▶ **What to produce**
Which lines of the material below contain the word "farthest", matching case exactly? Pick out each of those lines and copy it in full.

======== Data for this exercise ========

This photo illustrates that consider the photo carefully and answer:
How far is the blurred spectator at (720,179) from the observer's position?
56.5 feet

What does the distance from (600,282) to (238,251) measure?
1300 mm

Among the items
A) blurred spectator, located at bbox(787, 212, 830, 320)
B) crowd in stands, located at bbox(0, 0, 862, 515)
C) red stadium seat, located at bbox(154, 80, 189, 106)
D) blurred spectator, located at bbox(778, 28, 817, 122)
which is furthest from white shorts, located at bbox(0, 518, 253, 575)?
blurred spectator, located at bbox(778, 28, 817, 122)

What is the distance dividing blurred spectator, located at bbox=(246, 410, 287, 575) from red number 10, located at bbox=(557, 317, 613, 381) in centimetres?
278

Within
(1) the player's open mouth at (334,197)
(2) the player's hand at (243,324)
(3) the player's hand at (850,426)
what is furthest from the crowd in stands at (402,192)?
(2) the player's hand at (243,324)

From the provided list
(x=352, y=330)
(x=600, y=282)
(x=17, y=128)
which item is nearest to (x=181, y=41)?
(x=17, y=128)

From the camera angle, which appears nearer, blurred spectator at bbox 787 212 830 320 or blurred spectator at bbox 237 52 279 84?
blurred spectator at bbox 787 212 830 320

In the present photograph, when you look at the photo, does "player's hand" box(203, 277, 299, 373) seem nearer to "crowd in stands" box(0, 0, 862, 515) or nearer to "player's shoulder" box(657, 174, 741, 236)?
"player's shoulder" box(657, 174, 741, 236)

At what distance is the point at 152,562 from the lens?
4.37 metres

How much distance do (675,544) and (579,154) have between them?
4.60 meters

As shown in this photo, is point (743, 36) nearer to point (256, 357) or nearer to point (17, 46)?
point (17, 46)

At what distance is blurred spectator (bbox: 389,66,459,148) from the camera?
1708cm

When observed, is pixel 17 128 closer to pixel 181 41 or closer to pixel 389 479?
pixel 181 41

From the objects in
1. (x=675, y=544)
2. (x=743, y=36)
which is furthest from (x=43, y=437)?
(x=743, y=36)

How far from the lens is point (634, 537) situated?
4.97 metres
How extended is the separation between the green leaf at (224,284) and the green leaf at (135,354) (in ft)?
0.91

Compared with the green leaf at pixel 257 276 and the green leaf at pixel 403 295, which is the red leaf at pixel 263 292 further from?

========
======== Data for this exercise ========

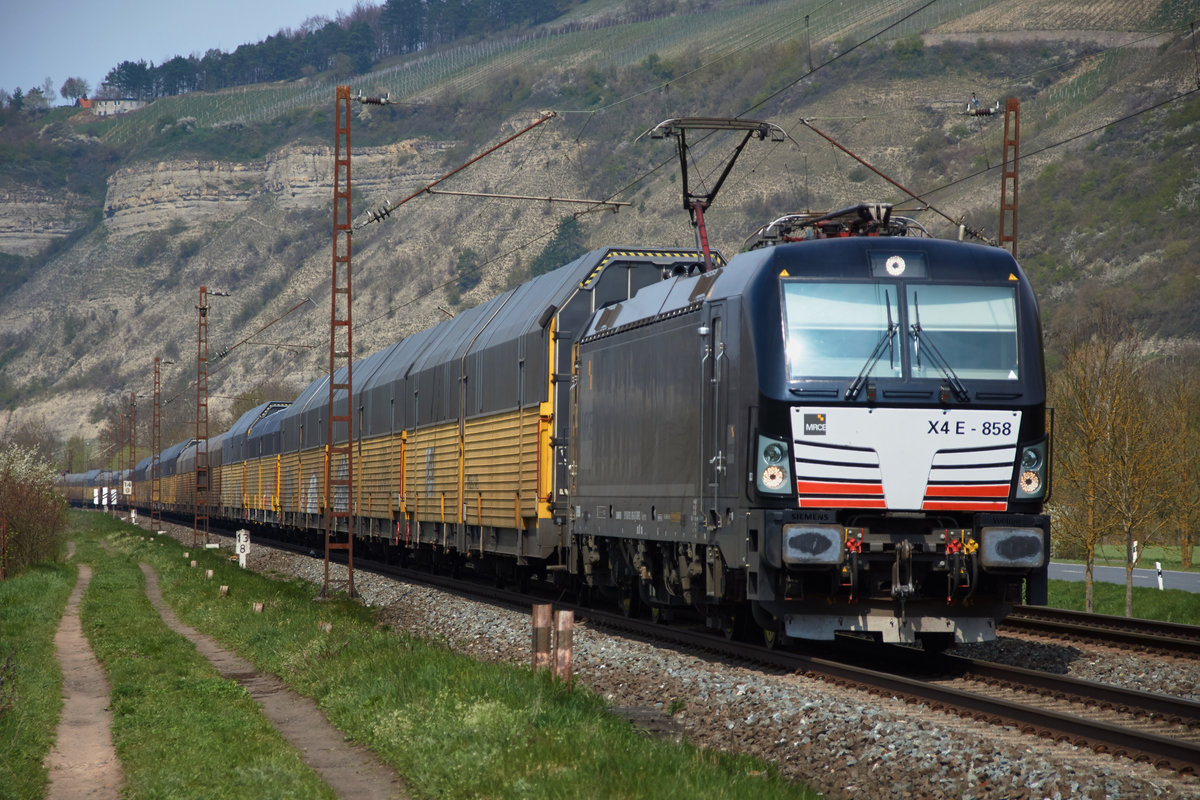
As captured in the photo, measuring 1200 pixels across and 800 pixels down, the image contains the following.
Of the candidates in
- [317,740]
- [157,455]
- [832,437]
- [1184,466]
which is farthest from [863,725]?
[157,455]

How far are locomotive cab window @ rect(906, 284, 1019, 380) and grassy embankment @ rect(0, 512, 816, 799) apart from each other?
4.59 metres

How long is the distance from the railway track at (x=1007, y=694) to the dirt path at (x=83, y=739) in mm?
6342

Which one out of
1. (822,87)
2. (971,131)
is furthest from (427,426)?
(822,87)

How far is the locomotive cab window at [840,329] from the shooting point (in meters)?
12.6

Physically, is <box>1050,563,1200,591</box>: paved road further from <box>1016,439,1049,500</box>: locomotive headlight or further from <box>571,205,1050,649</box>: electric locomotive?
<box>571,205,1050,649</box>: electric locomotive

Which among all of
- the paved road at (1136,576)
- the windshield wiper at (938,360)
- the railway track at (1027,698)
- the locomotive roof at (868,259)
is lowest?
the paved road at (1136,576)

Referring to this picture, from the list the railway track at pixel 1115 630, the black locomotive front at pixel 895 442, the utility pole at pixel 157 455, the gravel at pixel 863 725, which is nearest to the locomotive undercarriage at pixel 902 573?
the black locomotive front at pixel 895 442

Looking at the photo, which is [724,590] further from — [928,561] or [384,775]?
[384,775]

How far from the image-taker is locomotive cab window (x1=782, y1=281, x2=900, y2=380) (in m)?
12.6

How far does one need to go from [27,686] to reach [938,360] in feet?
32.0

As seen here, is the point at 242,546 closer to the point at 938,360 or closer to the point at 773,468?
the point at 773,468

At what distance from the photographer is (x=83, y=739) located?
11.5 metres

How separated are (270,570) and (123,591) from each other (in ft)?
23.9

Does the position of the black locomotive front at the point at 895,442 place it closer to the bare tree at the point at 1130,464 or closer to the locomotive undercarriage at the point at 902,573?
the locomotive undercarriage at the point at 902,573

========
======== Data for this exercise ========

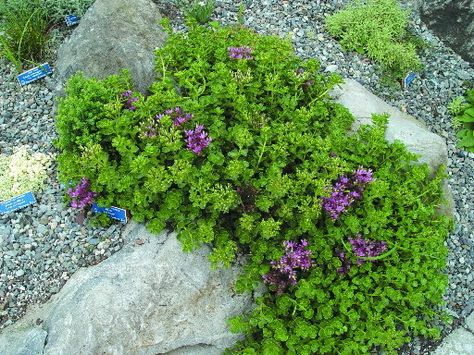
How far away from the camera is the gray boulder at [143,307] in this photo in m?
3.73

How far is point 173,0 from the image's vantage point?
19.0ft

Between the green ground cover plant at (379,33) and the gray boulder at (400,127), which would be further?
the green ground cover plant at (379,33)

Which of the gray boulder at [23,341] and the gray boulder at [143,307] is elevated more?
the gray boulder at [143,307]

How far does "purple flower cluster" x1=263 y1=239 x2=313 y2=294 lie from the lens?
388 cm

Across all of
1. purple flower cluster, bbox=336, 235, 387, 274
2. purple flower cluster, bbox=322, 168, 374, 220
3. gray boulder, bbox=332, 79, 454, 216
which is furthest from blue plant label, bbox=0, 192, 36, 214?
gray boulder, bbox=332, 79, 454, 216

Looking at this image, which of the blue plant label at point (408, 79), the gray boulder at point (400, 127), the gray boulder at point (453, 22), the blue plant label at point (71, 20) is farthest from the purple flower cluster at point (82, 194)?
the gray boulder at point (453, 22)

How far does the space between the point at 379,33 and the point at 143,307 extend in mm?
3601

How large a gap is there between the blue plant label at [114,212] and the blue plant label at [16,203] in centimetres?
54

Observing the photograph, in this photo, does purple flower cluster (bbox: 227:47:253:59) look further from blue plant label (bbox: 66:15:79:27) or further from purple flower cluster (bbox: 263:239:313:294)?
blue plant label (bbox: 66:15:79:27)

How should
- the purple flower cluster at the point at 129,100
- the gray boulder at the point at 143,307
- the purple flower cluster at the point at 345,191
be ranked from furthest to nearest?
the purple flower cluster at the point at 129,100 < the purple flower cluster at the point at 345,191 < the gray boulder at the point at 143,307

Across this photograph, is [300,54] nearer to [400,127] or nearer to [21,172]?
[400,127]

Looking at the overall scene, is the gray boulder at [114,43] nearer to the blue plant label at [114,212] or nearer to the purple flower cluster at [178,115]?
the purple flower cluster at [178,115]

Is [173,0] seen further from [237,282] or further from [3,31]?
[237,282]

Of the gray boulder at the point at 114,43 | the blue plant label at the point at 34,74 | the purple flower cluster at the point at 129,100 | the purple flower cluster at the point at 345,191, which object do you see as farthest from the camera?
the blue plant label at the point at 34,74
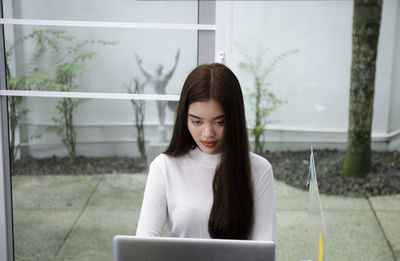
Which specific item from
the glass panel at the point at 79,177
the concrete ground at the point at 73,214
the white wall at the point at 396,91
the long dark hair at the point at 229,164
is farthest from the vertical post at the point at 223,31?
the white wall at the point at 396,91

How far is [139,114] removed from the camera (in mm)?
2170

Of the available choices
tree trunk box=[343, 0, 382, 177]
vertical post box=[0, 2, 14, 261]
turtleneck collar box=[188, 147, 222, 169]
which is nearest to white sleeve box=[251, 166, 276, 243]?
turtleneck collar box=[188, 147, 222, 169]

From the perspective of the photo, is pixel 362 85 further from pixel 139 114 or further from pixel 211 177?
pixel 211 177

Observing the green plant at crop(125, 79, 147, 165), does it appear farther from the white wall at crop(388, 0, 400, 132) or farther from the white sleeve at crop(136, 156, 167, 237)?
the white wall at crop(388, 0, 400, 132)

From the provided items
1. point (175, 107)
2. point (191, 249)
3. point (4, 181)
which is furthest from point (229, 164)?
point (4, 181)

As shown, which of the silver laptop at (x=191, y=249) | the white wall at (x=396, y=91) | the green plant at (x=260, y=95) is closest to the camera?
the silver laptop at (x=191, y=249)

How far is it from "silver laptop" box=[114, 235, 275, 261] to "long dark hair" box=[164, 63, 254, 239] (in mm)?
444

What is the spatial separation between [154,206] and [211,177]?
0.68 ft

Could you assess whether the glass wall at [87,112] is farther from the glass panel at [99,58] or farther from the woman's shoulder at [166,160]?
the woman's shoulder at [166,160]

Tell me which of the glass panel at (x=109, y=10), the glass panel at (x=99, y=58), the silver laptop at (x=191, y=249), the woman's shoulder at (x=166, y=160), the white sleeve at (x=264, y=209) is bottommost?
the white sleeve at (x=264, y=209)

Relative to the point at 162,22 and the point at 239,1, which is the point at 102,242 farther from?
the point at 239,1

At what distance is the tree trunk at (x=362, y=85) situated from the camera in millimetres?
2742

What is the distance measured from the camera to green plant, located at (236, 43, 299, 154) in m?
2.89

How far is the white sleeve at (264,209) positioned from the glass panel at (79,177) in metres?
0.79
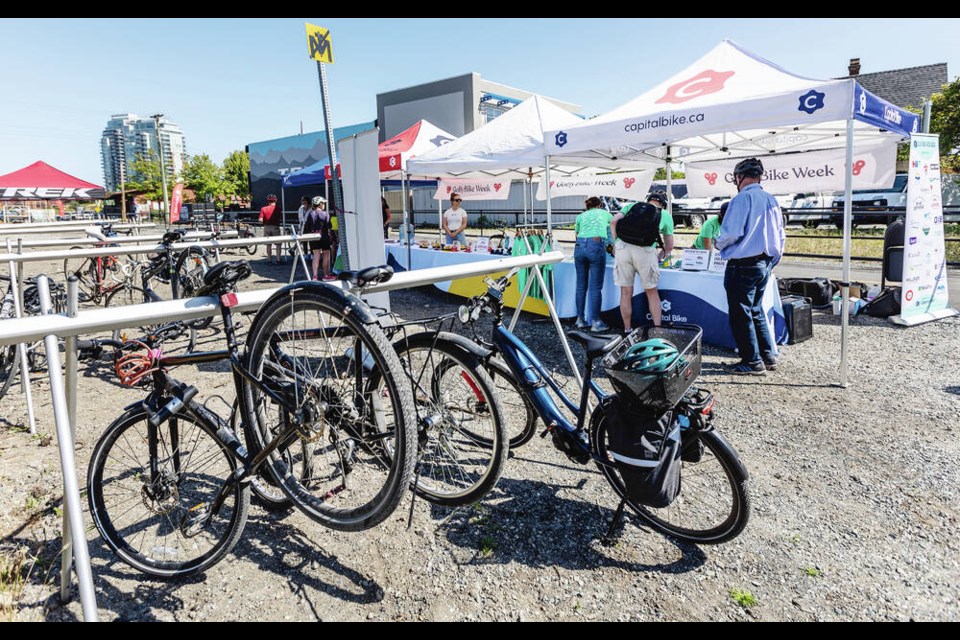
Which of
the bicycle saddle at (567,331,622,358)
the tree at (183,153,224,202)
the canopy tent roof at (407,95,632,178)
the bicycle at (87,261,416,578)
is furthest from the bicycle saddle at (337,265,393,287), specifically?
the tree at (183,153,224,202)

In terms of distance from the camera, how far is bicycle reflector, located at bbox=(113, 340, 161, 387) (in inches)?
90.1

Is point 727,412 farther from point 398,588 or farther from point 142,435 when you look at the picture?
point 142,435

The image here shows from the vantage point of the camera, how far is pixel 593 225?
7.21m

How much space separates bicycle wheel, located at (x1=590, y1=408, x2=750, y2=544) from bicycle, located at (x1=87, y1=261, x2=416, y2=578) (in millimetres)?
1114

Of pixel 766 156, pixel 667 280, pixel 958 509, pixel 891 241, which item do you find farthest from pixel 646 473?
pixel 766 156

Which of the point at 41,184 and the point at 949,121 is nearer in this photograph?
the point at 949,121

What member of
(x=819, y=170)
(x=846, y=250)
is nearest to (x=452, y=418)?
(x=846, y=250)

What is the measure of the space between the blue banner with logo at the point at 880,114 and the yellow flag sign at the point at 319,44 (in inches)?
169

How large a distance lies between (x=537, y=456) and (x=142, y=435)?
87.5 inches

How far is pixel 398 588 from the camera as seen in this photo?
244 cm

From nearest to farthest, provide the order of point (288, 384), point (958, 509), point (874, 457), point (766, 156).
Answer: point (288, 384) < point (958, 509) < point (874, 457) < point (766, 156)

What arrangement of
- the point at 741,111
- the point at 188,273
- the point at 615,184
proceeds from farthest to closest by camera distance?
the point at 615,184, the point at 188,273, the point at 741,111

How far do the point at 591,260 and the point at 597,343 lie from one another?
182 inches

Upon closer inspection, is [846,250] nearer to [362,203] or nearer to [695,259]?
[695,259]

========

▶ **Result for this task**
which is farthest from [863,725]?
Looking at this image, which of the blue plant label at point (408, 79), the gray boulder at point (400, 127), the gray boulder at point (453, 22), the blue plant label at point (71, 20) is farthest from the purple flower cluster at point (82, 194)?
Of the gray boulder at the point at 114,43 | the blue plant label at the point at 34,74 | the purple flower cluster at the point at 129,100 | the purple flower cluster at the point at 345,191, which object do you see as farthest from the camera?
is farthest from the vertical post at the point at 223,31?
Of pixel 766 156, pixel 667 280, pixel 958 509, pixel 891 241, which item do you find farthest from pixel 646 473?
From nearest to farthest, provide the order of point (288, 384), point (958, 509), point (874, 457), point (766, 156).
proceeds from farthest to closest by camera distance?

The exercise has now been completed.